Robert Jones, MD
Multidisciplinary teams could help push the quality of care for patients with urothelial carcinoma forward, according to Robert Jones, MD.
“We need to build stronger, more comprehensive, and more specialized multidisciplinary teams,” says Jones, a professor of Clinical Research at the University of Glasgow.
In an interview with OncLive at the 2017 Global Congress on Bladder Cancer held in Edinburgh, United Kingdom, Jones discussed the future treatment landscape for patients with urothelial carcinoma in a more multidisciplinary setting.
OncLive: Can you provide an overview on your presentation about the future of urothelial carcinoma?
discussed the future role of the medical oncologist is in the management of advanced urothelial cancer, highlighting 4 key things, which I think are clear in cancer:
Firstly, early detection brings about better outcomes. As a medical oncologist, we're not diagnosticians, but early detection results in better outcomes. Traditionally, medical oncologists have been involved later in the course of the disease. We've gradually brought that role further forward. Currently, the earliest moment that the medical oncologist is [involved] is in the management of muscle-invasive bladder cancer with neoadjuvant chemotherapy.
It's clear that there are also patients with non-muscle invasive bladder cancer who have a very high risk of dying. Therefore, in the future, the medical oncologists are going to be getting involved in this setting for 2 reasons: Firstly, the current treatments in that situation leave a great unmet need. The toxicity and efficacy of both Bacillus Calmette-Guérin (BCG) and cystectomy are questionable. We badly need new treatments for those very high-risk patients. It may be that drugs play a part in the role of systemic therapy. I think that medical oncologists are going to get involved in that stage of the disease.

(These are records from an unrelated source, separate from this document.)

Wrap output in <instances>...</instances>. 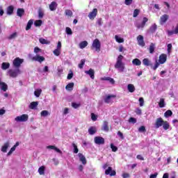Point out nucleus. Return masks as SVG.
<instances>
[{
	"mask_svg": "<svg viewBox=\"0 0 178 178\" xmlns=\"http://www.w3.org/2000/svg\"><path fill=\"white\" fill-rule=\"evenodd\" d=\"M78 156L79 158V161L83 163V165H86L87 163V159H86V156L81 153L78 154Z\"/></svg>",
	"mask_w": 178,
	"mask_h": 178,
	"instance_id": "16",
	"label": "nucleus"
},
{
	"mask_svg": "<svg viewBox=\"0 0 178 178\" xmlns=\"http://www.w3.org/2000/svg\"><path fill=\"white\" fill-rule=\"evenodd\" d=\"M41 92H42V90L41 89L35 90L34 94L38 98L41 95Z\"/></svg>",
	"mask_w": 178,
	"mask_h": 178,
	"instance_id": "47",
	"label": "nucleus"
},
{
	"mask_svg": "<svg viewBox=\"0 0 178 178\" xmlns=\"http://www.w3.org/2000/svg\"><path fill=\"white\" fill-rule=\"evenodd\" d=\"M34 23V21L33 19H30L26 25V30H30L31 29V26H33V24Z\"/></svg>",
	"mask_w": 178,
	"mask_h": 178,
	"instance_id": "37",
	"label": "nucleus"
},
{
	"mask_svg": "<svg viewBox=\"0 0 178 178\" xmlns=\"http://www.w3.org/2000/svg\"><path fill=\"white\" fill-rule=\"evenodd\" d=\"M103 130L104 131H109V127H108V122L104 121L103 124Z\"/></svg>",
	"mask_w": 178,
	"mask_h": 178,
	"instance_id": "39",
	"label": "nucleus"
},
{
	"mask_svg": "<svg viewBox=\"0 0 178 178\" xmlns=\"http://www.w3.org/2000/svg\"><path fill=\"white\" fill-rule=\"evenodd\" d=\"M20 73H22V72L20 71V70H19L18 67H17L9 70L7 72V74L10 76V77H13V79H15V77H17V76H19Z\"/></svg>",
	"mask_w": 178,
	"mask_h": 178,
	"instance_id": "1",
	"label": "nucleus"
},
{
	"mask_svg": "<svg viewBox=\"0 0 178 178\" xmlns=\"http://www.w3.org/2000/svg\"><path fill=\"white\" fill-rule=\"evenodd\" d=\"M115 40L116 41V42H118L119 44H122L123 42H124V39L120 38V36L115 35Z\"/></svg>",
	"mask_w": 178,
	"mask_h": 178,
	"instance_id": "29",
	"label": "nucleus"
},
{
	"mask_svg": "<svg viewBox=\"0 0 178 178\" xmlns=\"http://www.w3.org/2000/svg\"><path fill=\"white\" fill-rule=\"evenodd\" d=\"M72 145L74 147V154H78L79 153V148H77V145H76V144H74V143H73Z\"/></svg>",
	"mask_w": 178,
	"mask_h": 178,
	"instance_id": "57",
	"label": "nucleus"
},
{
	"mask_svg": "<svg viewBox=\"0 0 178 178\" xmlns=\"http://www.w3.org/2000/svg\"><path fill=\"white\" fill-rule=\"evenodd\" d=\"M101 80L102 81H109V83H111V84H115V79H113V78H111L109 76L102 77V78H101Z\"/></svg>",
	"mask_w": 178,
	"mask_h": 178,
	"instance_id": "17",
	"label": "nucleus"
},
{
	"mask_svg": "<svg viewBox=\"0 0 178 178\" xmlns=\"http://www.w3.org/2000/svg\"><path fill=\"white\" fill-rule=\"evenodd\" d=\"M14 10H15V7L13 6H9L6 10L7 15H8L9 16L13 15Z\"/></svg>",
	"mask_w": 178,
	"mask_h": 178,
	"instance_id": "18",
	"label": "nucleus"
},
{
	"mask_svg": "<svg viewBox=\"0 0 178 178\" xmlns=\"http://www.w3.org/2000/svg\"><path fill=\"white\" fill-rule=\"evenodd\" d=\"M169 19V15L165 14L163 15H162L161 17H160V24L163 25V24H165V23L166 22H168V19Z\"/></svg>",
	"mask_w": 178,
	"mask_h": 178,
	"instance_id": "15",
	"label": "nucleus"
},
{
	"mask_svg": "<svg viewBox=\"0 0 178 178\" xmlns=\"http://www.w3.org/2000/svg\"><path fill=\"white\" fill-rule=\"evenodd\" d=\"M98 13V9L94 8L88 15V17L90 20H94L97 17Z\"/></svg>",
	"mask_w": 178,
	"mask_h": 178,
	"instance_id": "9",
	"label": "nucleus"
},
{
	"mask_svg": "<svg viewBox=\"0 0 178 178\" xmlns=\"http://www.w3.org/2000/svg\"><path fill=\"white\" fill-rule=\"evenodd\" d=\"M133 65H135V66H140L141 65V60H140L138 58H135L132 60Z\"/></svg>",
	"mask_w": 178,
	"mask_h": 178,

Secondly, it's clear that we're not going to continue treating all patients in the same way. We've failed up until now in trying to subdivide patients. There has been a lot of work around how you select patients for immune checkpoint therapy and that's all failed in bladder cancer. There is a lot of data coming through, particularly from The Cancer Genome Atlas, where we can clearly subdivide patients—there are at least detectable trends in response to treatment.
There is a lot of work that still needs to be done both with making those biomarkers ready for clinical use and in understanding the actual productivity of those markers. I think it is inevitable in the next few years that we're going to have to better understand the molecular biology [of the disease] because it's going to dictate how we treat bladder cancer, as it already does in other common cancers, such as breast cancer, lung cancer, and colorectal cancer.
Thirdly, it's clear that bladder cancer at many stages of presentation benefits from multimodality therapy. I think the multidisciplinary team in bladder cancer is poorly developed at an organizational level. We need to build stronger, more comprehensive, and more specialized multidisciplinary teams. The idea that bladder cancer is managed by the urology multidisciplinary team where there are 9 patients with prostate cancer for every 1 patient with bladder cancer, is going to disappear and a multidisciplinary team is going to be focused purely on urothelial cancers.
Finally, the fourth observation is that the molecular biology of cancer, including bladder cancer, is incredibly complex. This will reflect what I've already said about stratification. Part of our take on data is to do big randomized phase III trials. In a disease like bladder cancer, which is relatively rare, we are beginning to understand that the molecular pathways are not entirely linear. We're going to need to find new ways of making progress as we increasingly subdivide cancer patients. In my opinion, the era of the big randomized phase III trials is something we're going to have to part with over the coming years.
Is there any ongoing research that you're interested in?
At a scientific level, I think there is a lot of interesting research around gene expression profiling, both at the genomic and transcriptomic levels, which is already beginning to give us a nearly tractable hypothesis. There is also ongoing research to translate those complex biomarkers into simpler biomarkers that are potentially amenable to every pathology laboratory, in every specialist hospital in the world.